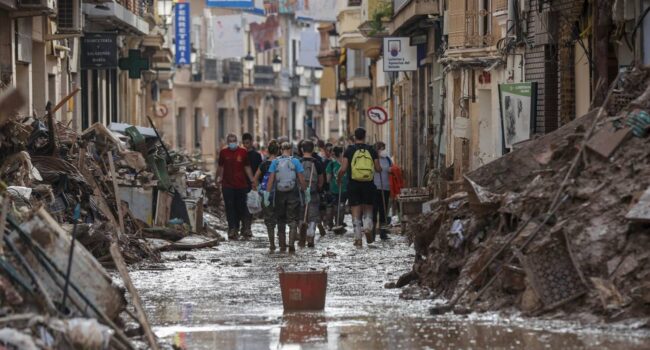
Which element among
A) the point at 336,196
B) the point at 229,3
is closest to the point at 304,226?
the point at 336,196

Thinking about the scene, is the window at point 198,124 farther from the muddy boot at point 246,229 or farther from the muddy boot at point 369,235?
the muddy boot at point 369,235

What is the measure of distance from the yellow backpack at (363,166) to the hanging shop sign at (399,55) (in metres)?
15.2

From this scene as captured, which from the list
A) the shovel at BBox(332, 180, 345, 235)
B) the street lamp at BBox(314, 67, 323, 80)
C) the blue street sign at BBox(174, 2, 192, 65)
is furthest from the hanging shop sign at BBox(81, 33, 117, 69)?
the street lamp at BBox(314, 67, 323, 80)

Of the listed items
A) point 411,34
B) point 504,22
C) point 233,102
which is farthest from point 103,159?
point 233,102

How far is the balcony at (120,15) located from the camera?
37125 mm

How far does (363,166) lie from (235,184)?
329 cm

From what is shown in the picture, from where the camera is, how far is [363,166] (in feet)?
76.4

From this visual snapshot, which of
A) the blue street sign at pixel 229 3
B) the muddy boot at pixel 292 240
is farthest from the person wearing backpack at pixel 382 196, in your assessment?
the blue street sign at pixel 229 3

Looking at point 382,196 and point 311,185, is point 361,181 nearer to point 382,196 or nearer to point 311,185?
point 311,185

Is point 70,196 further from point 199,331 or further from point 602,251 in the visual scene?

━━━━━━━━━━

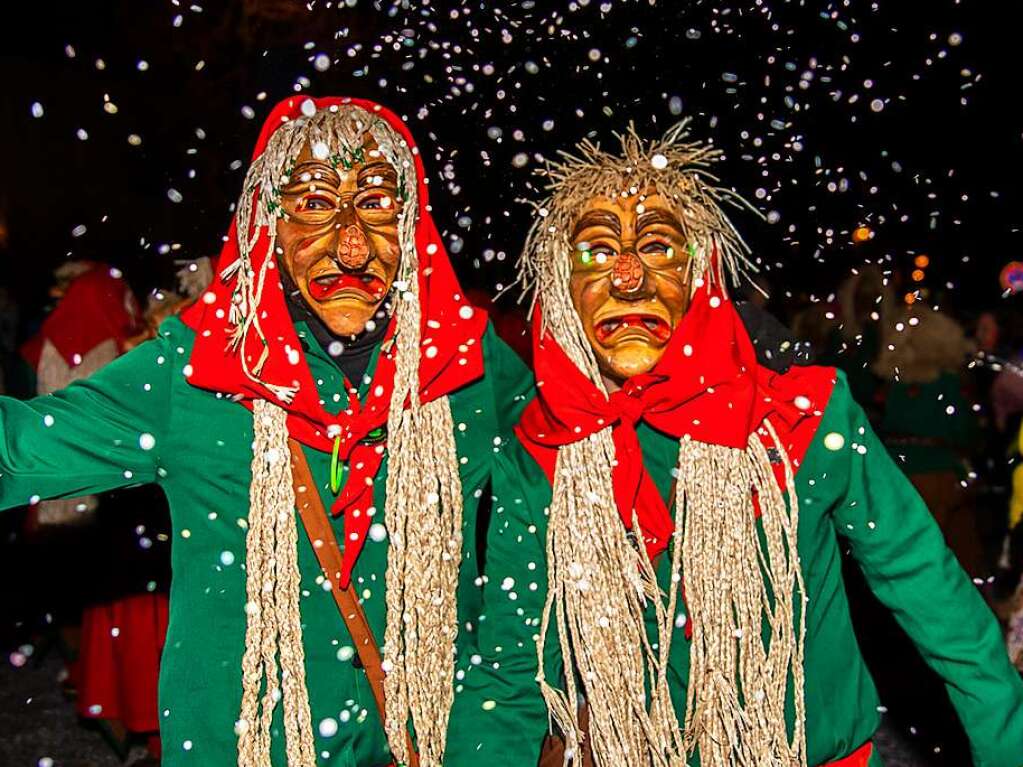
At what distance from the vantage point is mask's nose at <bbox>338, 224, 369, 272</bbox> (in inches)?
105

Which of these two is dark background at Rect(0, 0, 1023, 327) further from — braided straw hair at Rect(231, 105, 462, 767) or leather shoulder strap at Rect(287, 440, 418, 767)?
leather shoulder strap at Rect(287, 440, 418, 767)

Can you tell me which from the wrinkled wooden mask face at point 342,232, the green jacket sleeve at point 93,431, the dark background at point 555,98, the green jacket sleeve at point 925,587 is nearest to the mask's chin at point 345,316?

━━━━━━━━━━

__Job__.
Please copy the records word for word, starting at the line that contains "Which of these" and ending at the line that contains "Can you tell".

__Result for this exercise__.
Which of these two is dark background at Rect(0, 0, 1023, 327) further from — braided straw hair at Rect(231, 105, 462, 767) or leather shoulder strap at Rect(287, 440, 418, 767)?
leather shoulder strap at Rect(287, 440, 418, 767)

Can you tell me which from the wrinkled wooden mask face at point 342,232, the green jacket sleeve at point 93,431, the dark background at point 555,98, the green jacket sleeve at point 925,587 is nearest to the mask's chin at point 345,316?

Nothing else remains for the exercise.